───── STORED DATA ─────

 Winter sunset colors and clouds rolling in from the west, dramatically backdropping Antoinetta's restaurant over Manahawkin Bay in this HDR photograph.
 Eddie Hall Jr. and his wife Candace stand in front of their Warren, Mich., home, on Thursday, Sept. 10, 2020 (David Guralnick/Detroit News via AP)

─────
───── STORED DATA ─────

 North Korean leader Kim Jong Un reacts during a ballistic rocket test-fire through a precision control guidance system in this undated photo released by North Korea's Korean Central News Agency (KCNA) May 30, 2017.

─────

> _WORK REQUIRED_:
Extract from the listing above the lines between the line containing "Winter sunset colors" and the line containing "Eddie Hall Jr.", keeping both of those lines. Output nothing else.

> _WRITTEN RESPONSE_:
 Winter sunset colors and clouds rolling in from the west, dramatically backdropping Antoinetta's restaurant over Manahawkin Bay in this HDR photograph.
 Eddie Hall Jr. and his wife Candace stand in front of their Warren, Mich., home, on Thursday, Sept. 10, 2020 (David Guralnick/Detroit News via AP)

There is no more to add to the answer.